Sebulan setelah acara makan malam bersama itu. Adiba merasa ada yang aneh dengan dirinya, ia menjadi sering pusing dan merasa mual. Seperti pagi ini, Fatir terpaksa harus meminta cuti lagi karena membantunya untuk bolak-balik kamar mandi karena muntah-muntah.
"Udah Mas berangkat kerja nggak pa-pa. Ntar kan kasian kalau ada pasien yang cocoknya sama Mas,"Adiba masih berada di depan westafel kamar mandi. Sementara itu Fatir memijat tengkuknya dari belakang.
"Ah nggak pa-pa kan kamu lagi kayak gini,"Fatir masih meneruskan kegiatan memijatnya. Ia berhenti sebentar sambil memandangi pantulan raut wajah Adiba di cermin,"Hmm..., kayaknya Mas berhasil nih,"nada biacaranya terdengar bersemangat.
"Maksudnya?"
"Ya semoga aja ini pertanda kamu hamil."
Adiba terdiam, ia tak menyahuti lagi kalimat suaminya. Iya sih, wajar kalau dia hamil? Tapi? Masa iya?
"Masa sih Mas?"
"Ya udah kita periksa ke rumah sakit sekarang."
***
Ereon baru saja keluar dari salah satu kamar pasien yang telah selesai diperiksanya. Ia memasukkan sebelah tangannya ke dalam saku jas putihnya, berniat mengambil ponsel dan menghubungi Aneta. Karena tadi pagi Elisa -putrinya- bilang akan pergi bersama Aneta. Ia ingin menanyakan hal itu benar atau hanya alasan Elisa -yang kelihatannya seperti ingin menghindari sesuatu yang entah apa-.
"Halo,"sapanya saat terdengar nada sambungan yang telah diangkat.
"Eh iya Om ada apa? Nih saya lagi nemenin Elisa belanja di Supermarket,"nada diseberang sana terdengar ceria.
"Oh nggak pa-pa, cuma mau ngecek aja Elisa beneran lagi sama kamu atau nggak. Oh iya gimana kabar restaurant?"
Orang yang berada di seberang sana sejenak melihat jam tangannya. Kemudian menyahut,"Alhamdulillah rame Om. Ini sebentar lagi jam makan siang mau balik, ya ngga enak juga kalau karyawannya ditinggal lama-lama. Takutnya ada yang kerjanya asal-asalan kalau nggak diawasin."
***
Adiba dan Fatir baru saja selesai dari rumah sakit. Kabar bahagia yang diduganya itu benar. Dia sangat bersemangat, Adiba juga kelihatan bahagia -meskipun sebenarnya masih sedikit tidak menyangka, bahwa ia akan menjadi Ibu di usianya yang baru 19-an-.

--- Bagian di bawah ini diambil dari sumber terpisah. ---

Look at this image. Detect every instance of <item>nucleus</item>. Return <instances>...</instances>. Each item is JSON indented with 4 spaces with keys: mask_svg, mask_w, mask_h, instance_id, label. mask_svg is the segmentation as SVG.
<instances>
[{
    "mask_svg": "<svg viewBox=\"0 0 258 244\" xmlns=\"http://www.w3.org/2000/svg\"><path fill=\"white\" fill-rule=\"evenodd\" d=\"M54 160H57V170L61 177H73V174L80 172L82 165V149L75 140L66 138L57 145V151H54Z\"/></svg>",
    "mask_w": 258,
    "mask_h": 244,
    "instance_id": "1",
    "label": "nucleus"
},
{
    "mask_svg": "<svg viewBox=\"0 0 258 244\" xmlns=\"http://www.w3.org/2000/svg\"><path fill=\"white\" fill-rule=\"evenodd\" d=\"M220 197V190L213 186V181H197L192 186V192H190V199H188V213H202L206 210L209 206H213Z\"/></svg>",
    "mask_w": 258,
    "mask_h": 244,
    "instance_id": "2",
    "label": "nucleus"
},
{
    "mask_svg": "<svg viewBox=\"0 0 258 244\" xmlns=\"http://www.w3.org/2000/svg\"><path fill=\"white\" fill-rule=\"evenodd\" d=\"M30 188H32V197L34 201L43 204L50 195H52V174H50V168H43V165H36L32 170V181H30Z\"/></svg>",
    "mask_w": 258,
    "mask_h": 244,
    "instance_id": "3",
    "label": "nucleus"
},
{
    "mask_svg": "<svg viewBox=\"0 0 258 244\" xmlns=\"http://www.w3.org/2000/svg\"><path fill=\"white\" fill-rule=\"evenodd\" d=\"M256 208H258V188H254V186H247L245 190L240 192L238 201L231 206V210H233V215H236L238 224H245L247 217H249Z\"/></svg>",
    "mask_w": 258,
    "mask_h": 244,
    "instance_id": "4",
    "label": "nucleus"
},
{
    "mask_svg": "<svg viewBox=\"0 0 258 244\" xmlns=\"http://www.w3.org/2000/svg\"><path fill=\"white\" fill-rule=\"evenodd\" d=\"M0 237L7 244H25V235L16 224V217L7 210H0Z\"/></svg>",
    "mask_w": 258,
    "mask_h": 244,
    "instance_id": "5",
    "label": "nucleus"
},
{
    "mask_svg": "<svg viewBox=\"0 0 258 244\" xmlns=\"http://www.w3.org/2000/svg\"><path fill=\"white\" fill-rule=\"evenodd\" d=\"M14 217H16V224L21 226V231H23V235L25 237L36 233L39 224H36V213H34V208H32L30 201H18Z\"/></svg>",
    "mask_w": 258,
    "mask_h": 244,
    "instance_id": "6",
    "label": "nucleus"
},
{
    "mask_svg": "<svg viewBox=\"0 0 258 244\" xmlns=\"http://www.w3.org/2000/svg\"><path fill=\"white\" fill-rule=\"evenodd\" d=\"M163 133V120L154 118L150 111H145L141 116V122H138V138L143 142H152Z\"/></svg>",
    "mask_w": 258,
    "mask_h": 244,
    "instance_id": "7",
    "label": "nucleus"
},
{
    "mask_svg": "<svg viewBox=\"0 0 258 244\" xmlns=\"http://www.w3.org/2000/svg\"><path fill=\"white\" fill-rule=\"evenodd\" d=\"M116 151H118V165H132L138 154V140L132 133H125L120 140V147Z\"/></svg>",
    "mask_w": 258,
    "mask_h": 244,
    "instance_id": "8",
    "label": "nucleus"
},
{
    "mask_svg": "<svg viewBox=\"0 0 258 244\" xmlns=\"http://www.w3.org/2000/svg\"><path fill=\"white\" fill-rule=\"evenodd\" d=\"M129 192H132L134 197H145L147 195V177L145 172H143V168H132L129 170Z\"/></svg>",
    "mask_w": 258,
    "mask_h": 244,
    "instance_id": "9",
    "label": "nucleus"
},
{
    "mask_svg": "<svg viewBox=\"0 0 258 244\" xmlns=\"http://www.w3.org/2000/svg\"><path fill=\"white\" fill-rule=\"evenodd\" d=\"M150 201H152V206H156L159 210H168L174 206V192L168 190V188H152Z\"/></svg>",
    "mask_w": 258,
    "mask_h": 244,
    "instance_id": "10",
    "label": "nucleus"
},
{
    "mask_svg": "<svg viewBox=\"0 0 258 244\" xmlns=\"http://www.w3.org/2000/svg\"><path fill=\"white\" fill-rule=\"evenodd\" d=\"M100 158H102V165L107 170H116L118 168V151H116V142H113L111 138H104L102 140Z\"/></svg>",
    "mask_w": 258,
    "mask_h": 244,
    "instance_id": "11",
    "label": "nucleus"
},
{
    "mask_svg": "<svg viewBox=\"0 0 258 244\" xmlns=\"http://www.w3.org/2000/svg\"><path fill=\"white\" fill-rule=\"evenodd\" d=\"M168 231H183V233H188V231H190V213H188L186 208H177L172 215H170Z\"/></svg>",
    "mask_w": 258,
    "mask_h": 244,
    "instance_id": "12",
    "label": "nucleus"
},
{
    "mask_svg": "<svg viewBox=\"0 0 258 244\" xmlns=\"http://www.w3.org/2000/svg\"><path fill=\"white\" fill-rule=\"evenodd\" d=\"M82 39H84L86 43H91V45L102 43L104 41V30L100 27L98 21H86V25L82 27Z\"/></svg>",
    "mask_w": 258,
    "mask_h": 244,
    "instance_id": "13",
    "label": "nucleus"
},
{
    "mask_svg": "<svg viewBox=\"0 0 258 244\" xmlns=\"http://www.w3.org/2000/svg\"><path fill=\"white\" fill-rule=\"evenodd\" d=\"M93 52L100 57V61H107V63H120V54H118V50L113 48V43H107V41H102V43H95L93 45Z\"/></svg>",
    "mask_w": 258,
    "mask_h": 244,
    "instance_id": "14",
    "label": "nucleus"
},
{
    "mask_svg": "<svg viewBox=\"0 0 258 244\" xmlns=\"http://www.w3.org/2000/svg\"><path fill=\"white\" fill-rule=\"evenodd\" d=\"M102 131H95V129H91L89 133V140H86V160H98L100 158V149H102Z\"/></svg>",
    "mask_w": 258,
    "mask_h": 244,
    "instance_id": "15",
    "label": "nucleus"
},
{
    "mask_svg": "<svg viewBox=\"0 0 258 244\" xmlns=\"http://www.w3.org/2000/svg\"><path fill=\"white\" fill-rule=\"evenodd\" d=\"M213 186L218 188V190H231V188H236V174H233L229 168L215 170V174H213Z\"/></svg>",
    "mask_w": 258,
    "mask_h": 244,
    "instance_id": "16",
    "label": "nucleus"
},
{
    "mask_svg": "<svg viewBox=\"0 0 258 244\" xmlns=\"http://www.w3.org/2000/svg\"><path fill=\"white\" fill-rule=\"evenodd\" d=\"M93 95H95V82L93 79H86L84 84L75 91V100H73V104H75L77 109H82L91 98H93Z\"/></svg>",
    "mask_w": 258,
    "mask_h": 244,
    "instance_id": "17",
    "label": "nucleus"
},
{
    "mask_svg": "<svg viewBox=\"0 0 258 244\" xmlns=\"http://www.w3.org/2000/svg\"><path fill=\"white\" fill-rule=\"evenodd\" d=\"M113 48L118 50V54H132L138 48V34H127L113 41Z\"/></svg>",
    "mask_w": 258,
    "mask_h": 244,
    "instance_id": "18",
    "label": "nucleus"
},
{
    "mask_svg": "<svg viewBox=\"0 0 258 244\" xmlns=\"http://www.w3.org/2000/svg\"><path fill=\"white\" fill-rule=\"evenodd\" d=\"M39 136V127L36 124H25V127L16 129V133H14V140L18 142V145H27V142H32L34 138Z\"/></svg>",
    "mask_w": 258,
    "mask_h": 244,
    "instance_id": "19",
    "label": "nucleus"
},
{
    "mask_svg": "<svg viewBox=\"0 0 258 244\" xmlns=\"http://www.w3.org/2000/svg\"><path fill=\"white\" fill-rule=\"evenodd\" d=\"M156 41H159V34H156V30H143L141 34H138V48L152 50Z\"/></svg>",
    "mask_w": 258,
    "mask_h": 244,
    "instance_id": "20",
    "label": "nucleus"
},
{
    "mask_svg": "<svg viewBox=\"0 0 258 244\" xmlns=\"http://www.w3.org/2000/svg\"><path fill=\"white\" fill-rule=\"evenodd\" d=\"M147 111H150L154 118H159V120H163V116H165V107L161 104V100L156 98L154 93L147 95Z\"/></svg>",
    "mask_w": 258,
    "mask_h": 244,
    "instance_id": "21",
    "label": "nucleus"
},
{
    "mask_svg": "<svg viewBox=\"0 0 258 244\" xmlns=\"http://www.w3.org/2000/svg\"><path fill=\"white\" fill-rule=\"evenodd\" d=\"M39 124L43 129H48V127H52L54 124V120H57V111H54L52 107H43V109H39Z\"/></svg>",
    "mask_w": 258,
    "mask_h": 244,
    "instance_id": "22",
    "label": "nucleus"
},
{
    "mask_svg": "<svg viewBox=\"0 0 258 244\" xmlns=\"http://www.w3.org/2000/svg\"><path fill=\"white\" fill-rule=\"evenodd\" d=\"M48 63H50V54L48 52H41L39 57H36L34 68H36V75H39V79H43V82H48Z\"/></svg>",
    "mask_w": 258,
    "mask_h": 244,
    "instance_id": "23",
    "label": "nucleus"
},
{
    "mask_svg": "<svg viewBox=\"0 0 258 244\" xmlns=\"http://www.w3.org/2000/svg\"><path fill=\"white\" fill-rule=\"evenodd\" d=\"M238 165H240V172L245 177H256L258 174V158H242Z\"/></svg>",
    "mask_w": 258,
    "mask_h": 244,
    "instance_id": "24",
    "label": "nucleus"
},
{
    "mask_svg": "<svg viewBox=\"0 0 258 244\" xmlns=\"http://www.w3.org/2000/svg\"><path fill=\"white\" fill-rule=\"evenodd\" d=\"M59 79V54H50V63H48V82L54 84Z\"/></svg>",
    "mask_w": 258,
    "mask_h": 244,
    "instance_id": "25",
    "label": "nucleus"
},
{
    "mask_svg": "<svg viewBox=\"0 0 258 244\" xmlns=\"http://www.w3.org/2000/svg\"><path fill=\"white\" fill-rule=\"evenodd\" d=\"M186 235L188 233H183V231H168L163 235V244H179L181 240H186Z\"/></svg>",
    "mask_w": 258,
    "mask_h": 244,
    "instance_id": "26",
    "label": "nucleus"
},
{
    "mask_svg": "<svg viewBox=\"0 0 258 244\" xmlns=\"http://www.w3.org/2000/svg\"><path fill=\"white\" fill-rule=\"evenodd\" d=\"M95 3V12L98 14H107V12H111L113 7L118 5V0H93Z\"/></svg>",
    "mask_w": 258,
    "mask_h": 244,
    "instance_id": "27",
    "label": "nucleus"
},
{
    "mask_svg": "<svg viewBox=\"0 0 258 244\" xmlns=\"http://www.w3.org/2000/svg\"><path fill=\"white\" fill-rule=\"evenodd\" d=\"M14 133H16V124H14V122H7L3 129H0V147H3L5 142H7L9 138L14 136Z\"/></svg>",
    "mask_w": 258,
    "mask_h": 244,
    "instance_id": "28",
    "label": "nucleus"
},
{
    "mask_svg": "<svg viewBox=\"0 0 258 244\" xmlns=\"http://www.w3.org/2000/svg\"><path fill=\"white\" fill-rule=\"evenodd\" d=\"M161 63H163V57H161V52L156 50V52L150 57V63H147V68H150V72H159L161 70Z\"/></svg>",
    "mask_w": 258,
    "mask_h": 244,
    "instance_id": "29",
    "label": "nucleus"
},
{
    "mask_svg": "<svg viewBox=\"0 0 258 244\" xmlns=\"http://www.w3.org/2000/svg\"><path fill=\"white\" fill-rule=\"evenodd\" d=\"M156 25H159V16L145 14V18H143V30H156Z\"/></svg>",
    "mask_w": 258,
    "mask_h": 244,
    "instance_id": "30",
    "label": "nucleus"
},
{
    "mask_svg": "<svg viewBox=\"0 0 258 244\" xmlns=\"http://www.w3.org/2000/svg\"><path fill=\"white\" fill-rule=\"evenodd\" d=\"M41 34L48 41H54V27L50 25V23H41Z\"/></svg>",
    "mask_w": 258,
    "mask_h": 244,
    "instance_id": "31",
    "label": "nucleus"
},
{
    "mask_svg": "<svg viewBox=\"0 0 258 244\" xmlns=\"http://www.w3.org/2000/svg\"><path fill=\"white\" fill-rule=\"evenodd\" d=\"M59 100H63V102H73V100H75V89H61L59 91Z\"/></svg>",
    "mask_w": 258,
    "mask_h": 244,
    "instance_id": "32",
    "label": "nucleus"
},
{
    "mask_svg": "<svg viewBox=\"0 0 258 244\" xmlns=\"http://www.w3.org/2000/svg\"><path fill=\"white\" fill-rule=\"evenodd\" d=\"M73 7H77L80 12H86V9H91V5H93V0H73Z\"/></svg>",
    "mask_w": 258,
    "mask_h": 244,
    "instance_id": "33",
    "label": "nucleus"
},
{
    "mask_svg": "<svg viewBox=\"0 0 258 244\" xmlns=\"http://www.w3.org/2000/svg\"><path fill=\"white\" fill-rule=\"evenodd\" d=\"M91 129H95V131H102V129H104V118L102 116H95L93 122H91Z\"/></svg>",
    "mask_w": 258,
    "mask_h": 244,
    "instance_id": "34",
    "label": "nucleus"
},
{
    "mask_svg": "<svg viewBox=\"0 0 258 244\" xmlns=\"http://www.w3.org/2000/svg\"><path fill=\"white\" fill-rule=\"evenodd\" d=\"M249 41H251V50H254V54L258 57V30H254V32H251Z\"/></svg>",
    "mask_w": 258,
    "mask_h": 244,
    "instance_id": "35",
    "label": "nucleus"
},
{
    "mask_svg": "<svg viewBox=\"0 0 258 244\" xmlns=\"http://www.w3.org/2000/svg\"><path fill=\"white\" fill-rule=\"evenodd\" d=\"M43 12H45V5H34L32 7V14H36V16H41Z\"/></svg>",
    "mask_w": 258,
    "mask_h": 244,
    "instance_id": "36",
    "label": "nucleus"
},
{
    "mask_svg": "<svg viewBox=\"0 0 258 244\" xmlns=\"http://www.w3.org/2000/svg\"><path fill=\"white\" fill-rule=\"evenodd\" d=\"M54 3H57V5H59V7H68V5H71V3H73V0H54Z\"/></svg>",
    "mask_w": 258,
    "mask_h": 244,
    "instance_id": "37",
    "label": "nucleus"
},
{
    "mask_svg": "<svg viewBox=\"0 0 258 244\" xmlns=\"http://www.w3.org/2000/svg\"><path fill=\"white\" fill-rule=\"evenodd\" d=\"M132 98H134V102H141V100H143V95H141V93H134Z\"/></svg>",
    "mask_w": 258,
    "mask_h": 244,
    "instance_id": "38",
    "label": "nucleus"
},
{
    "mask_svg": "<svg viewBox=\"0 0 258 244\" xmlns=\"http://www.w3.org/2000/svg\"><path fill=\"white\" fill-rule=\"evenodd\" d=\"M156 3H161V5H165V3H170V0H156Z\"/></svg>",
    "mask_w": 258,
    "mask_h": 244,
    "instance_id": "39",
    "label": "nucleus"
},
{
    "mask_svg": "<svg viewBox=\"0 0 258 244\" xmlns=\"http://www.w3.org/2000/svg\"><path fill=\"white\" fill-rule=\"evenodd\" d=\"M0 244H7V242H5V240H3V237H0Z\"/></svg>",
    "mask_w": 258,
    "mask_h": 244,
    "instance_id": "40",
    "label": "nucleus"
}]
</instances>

"Wah..., Mas nggak nyangka ya bakal secepat ini,"Fatir senyam-senyum sambil mengemudikan mobilnya. Membuat Pipi Adiba yang duduk di sampingnya bersemu merah.
"Hmm...,"Adiba tampak menggumamkan sesuatu,"Kapan kita beritahu kabar ini ke Papa Mama sama Bunda?"tanyanya setelah menoleh ke arah suaminya.
"Sebaiknya tunggu ntar pas udah beberapa bulan deh! Jangan terlalu awal ngasih taunya. Oh iya, sebaiknya kita mampir ke Supermarket dulu untuk beli susu dan segala keperluan hamil kamu."
"Ya udah deh."
***
"Udah? Segitu doang?"heran Aneta ketika melihat Elisa hanya menenteng beberapa snack dan makanan instant lainnya dengan troli ke meja kasir.
"Iya emang cuma pengen beli ini doang,"Elisa cengengesan.
Aneta berdecak heran,"Tumben-tumbenan El beli makan makanan nggak sehat kayak gitu, eh maksud Mbak, El biasanya kan bakalan beli sayuran atau daging buat dimasak gitu."
"Sekali-kali pengen nyoba yang instant Mbak,"Elisa tersenyum. Ia kemudian melanjutkan berjalan ke arah kasir, yang untungnya antreannya tak terlalu panjang.
"Iya buruan, bentar lagi kita 'kan musti balik ke Restaurant."
***
Saking antusiasnya langkah Fatir menjadi lebih cepat tanpa disadarinya saat ia merasakan ada tangan seseorang yang menahannya masuk ke Supermarket ketika ia baru saja mau melangkah masuk. Sontak ia pun menghentikan langkahnya dan menoleh.